Quoted passage section start

We reasoned that designed pseudocyclic scaffolds consisting of a repeating structural unit surrounding a central pore or pocket could satisfy the above requirements(11) (Fig 1a). First, depending on the geometry of the structural unit and the number of units in the closed pseudocycle, the central pocket can have a very wide range of sizes and shapes. Second, since the interactions within the protein are almost entirely local–between residues close along the sequence within single repeat units or between adjacent repeat units, pseudocycles can be split into multiple domains that retain almost all of the stabilizing interactions present in the unsplit protein, and hence these split domains are likely to fold and be well behaved on their own(11). We set out to (Fig 1a & S1ab) develop a general approach integrating DL and Rosetta(12) energy-based design methods(11, 1316) to generate high SC pseudocycle based binding proteins for any desired small molecule (Fig 1b).

Figure 1. Pseudocycle-based SC optimizing design method and target SMs.

Figure 1.

(a) Diverse conformers of the SM of interest are docked into deep learning generated pseudocycles containing a wide array of central pockets(11), and the interface sequence optimized for high affinity binding using Rosetta or LgandMPNN. Top ranked designs are tested experimentally, and the backbones of the best hits and the docked poses are extensively resampled. Following sequence design, top ranked second round designs are experimentally tested (see Fig S1). (b) Because pseudocycles are constructed from modular repeating units which surround the central binding pocket, the binders can be readily transformed into sensors through multiple strategies. (c-f) Examples of first round design models for each target ligand.

Quoted passage section end
Dataset content section start

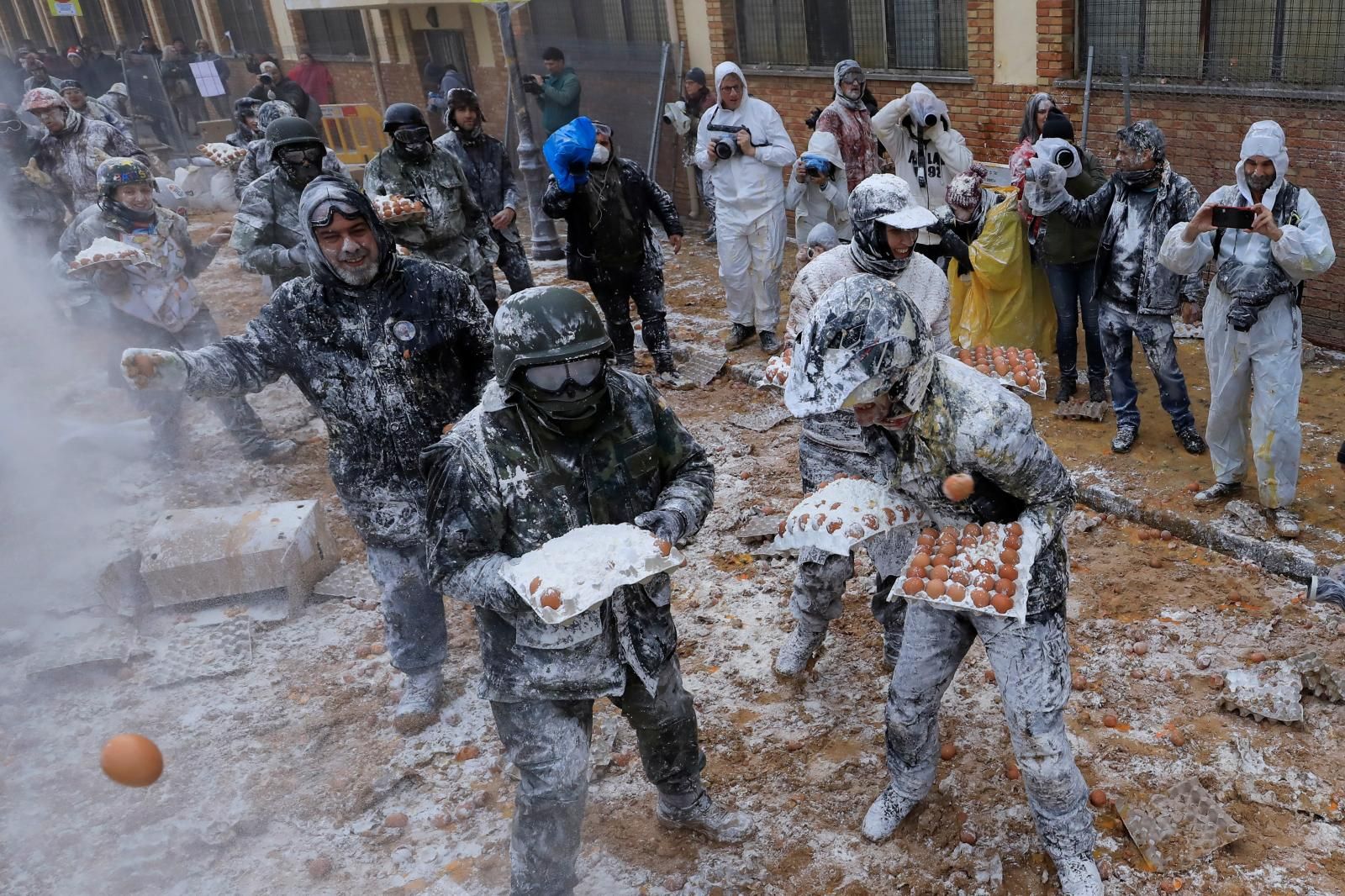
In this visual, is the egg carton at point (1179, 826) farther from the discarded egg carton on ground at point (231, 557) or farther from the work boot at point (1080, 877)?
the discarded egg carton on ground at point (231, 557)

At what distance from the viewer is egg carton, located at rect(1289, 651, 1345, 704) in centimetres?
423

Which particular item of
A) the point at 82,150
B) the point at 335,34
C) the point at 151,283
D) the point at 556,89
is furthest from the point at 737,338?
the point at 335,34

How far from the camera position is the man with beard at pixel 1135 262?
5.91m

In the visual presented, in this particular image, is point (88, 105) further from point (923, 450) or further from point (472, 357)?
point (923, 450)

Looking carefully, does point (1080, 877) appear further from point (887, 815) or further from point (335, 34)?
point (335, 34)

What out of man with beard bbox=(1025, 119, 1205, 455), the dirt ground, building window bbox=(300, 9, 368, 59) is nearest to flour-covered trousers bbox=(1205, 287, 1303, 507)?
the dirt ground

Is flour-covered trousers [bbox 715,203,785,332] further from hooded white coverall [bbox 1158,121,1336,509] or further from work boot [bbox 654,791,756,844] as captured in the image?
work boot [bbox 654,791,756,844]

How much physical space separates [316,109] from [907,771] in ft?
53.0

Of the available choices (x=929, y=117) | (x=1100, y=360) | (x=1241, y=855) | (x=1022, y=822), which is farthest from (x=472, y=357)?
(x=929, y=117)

Dataset content section end

* _What you have to do_
Extend the passage on designing pseudocycle-based protein binders for small molecules, starting after its last sentence. These items come from a separate source.

* _Task result_
We chose four SMs as binding targets: cholic acid (CHD), methotrexate (MTX), thyroxine (T44), and a de novo designed cell permeable cyclic tetrapeptide called AMA (Fig. 1, S4 ad, & Table S4). CHD is the primary bile acid, and detection of its free form is important for liver disease determination(17). MTX is an anti-folate cancer treatment agent which requires regular blood monitoring to reduce adverse outcomes for patients(18). T44 is a critical human hormone regulating energy usage and other functions; at home monitoring to detect free T44 levels is used for patient thyroid condition diagnosis. The current commercially available detection methods for CHD, MTX, and T44 are either time-consuming, chromatography-based analytical methods, or immunoassays(1721), which cannot distinguish individual molecules from variants (CHD, T44) or bound from free forms (T44, MTX); higher affinity and specificity binders are needed for rapid at-home SM sensing devices. From the design perspective, T44 and MTX are significantly more flexible and polar than previous SM targets for computational protein design(38), and MTX is particularly challenging due to its high polarity and flexibility (Fig S4e & Table S4). To test the ability of the method to design binders to larger ligands, we also included AMA (Fig 1 & S4a), a de novo designed cell membrane-permeable tetrapeptidic macrocycle(22); designed binders for such compounds could be turned into chemical-induced dimerization (CID) systems enabling bioorthogonal control for adoptive cell therapies and other applications. We obtained or synthesized fluorescein (FITC, see ‘Preparation of the FITC-labeled SM target’ in Methods) or biotin labeled versions of all four ligands for experimental screening (Fig S4).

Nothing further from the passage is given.